## TEXTAUSSCHNITT
Mit Blick auf den 7. Oktober und die Folgen: Hat es Reaktionen von muslimisch geprägten Vereinen gegeben und wenn, welche?
Alon Meyer: Hierfür muss ich etwas ausholen. Nachdem es immer wieder zu verbalen und körperlichen Attacken insbesondere muslimisch geprägter Mannschaften gekommen war und Bestrafungen durch Sportsgerichte den Hass gegenüber Makkabi nur noch weiter geschürt haben, entwickelten wir ein Konzept des Dialogs und der Aufklärung mit dem Ziel der Wissensvermittlung und Sensibilisierung. Mit dem Resultat, dass es in der Saison 2022/23 bei keiner unserer 26 Fußballteams zu antisemitischen Anfeindungen kam. Man müsste eigentlich auf Holz klopfen, denn dieser Zustand hat sich bis heute, auch nach dem 07. Oktober 2023, nicht geändert. Wenngleich wir dennoch Vorsichtsmaßnahmen treffen, da Handlungen Außenstehender niemals ausgeschlossen werden können und wir unsere Spieler, die bedingungslos zu Makkabi stehen, schützen müssen. Mit den Verantwortlichen der gegnerischen Vereine stehen wir in sehr gutem Kontakt. Diese präventiven Maßnahmen fruchten also ganz offensichtlich!
Wie steht es um die Sicherheit jüdischer Sportler und geht es ohne Polizeischutz?
Alon Meyer: Wichtig ist zu erkennen, dass Antisemitismus nicht nur Jüdinnen und Juden betrifft, sondern alle, die nicht in das Weltbildbild von Antisemiten passen: Also alle, die eine westlich geprägte Lebensweise haben. Die bittere Wahrheit ist: Bereits vor dem 07. Oktober musste - und das seit Jahrzehnten - jüdisches Leben von der Polizei geschützt werden: Jüdische Schulen, Synagogen, aber auch MAKKABI-Spiele. Wir hatten bereits vor dem Angriff der Hamas in Israel immer wieder judenfeindlichen Vorfällen auf unseren Sportplätzen und gegen MAKKABI-Sportler: Verbale und körperliche Gewalt bis zu Messerattacken. Die abstrakte Gefährdungslage ist nun zu einer konkreten Gefährdungslage geworden: Bundesweit gibt es Israelhass-Demos und Angriffe auf Synagogen. Es geht nicht ohne Polizeischutz.
Wie bewerten Sie die Maßnahmen der Politik jenseits verbaler Bekundungen?
Alon Meyer: Die anfängliche Solidarität mit Israel und den Opfern der Hamas schwindet bereits. Einige Maßnahmen gegen Antisemitismus wurden umgesetzt, viele diskutiert. Aber angesichts der Eskalation des Antisemitismus reicht das bei weitem nicht: Wenn antisemitische Demos verboten werden, muss die Exekutive dies auch konsequent durchsetzen. Es ist längst fünf nach zwölf. Was wir definitiv nicht brauchen, sind weitere Gesprächsrunden, Sonntagsreden über tote Jüdinnen und Juden, Mahnwachen und Gedenkperformances.

## DATENAUSZUG
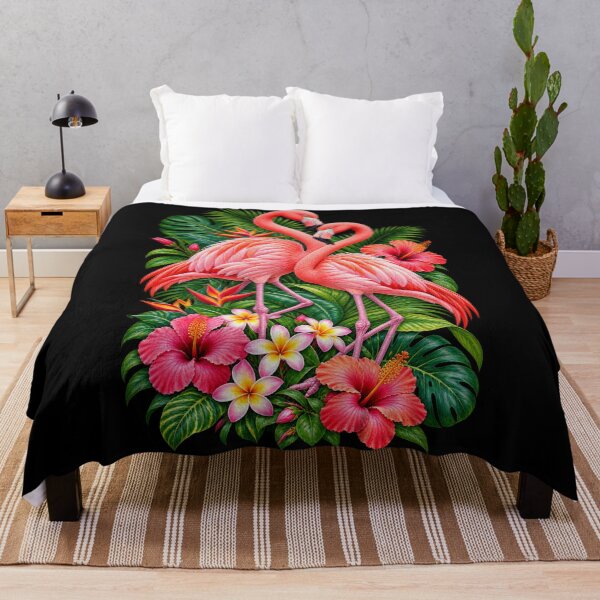 Item preview, Tropical Flamingo Pair designed and sold by RockitBaby.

## AUFGABE A
Übersetze aus dem Interview über Makkabi und Antisemitismus den Satz „Die anfängliche Solidarität mit Israel und den Opfern der Hamas schwindet bereits.“ ins Englische.
## AUFGABE B
Führe das Interview über Makkabi und Antisemitismus im Sport nach seinem letzten Satz weiter.

## ANTWORT A
The initial solidarity with Israel and the victims of Hamas is already fading.

## ANTWORT B
Was wir jetzt brauchen: Eine eindeutige Position zum jüdischen Leben, zum jüdischen Sport und zu Israel. Wir brauchen endlich eine konsequente Ahndung antisemitischer Handlungen. Es darf in dieser Frage keine Äquidistanz mehr geben.
Wie schätzen Sie die Situation des internationalen Sports ein, zum Beispiel im Hinblick auf Olympia 2024 in Paris?
Alon Meyer: Antisemitismus im Sport macht nicht vor Ländergrenzen halt. Es ist kein Phänomen, welches wir nur in Deutschland finden. Mit Blick auf Frankreich macht mir auch dort der erstarkende Antisemitismus und die islamitischen Terrorangriffe der letzten Monate und Jahre Sorgen. Auf der anderen Seite haben sich am Sonntag, den 12.11.2023 über 100.000 Französinnen und Franzosen auf der Straße versammelt, um ein Zeichen für Israel, die Französische Republik und gegen den Hass zu setzen. Wir hoffen - und das sage ich auch mit Blick auf die Spiele 1972 - dass der französische Staat ein umfangreiches und gut funktionierendes Sicherheitskonzept für Olympia 2024 erstellen wird.
Kann eine Nationalmannschaft Israels überhaupt mit Freude und unbeschwert ohne die Schatten der Vergangenheit, München 1972, antreten?
Alon Meyer: Natürlich wird die israelische Mannschaft wie auch wir alle das Attentat von der Terrororganisation “Bewegung 2. September” nie vergessen. Aber was ich Ihnen sagen kann: Israelische Sportlerinnen und Sportler sind stark, vertreten ihre Werte und gerade nach der schrecklichen Geschichte ist es noch mehr Ansporn und es erfüllt alle mit großem Stolz, unter der blau-weißen Fahne den einzigen jüdischen Staat zu repräsentieren.
Wie schätzen Sie die Zukunft von jüdisch geprägtem Sport in Deutschland, aber auch international ein?
Alon Meyer: Antisemitismus ist Vergangenheit und auch im Jahr 2023 traurige Gegenwart. Lassen Sie uns gemeinsam dafür sorgen, dass er keine Zukunft hat!
Wir sind davon überzeugt: Integration und die Prävention von Antisemitismus funktionieren insbesondere über den Sport.
Wir schauen entschlossen in die Zukunft. In den kommenden Jahren erwarten uns bedeutende Ereignisse: die Europäischen Maccabi Spiele in London 2024 und die Maccabiah in Israel 2025. Wir sind fest entschlossen, hart zu trainieren und uns intensiv vorzubereiten, mit der festen Hoffnung, eine große deutsch-jüdische Delegation zu diesen Veranstaltungen zu entsenden. Der Grundstein dafür wird bereits jetzt gelegt!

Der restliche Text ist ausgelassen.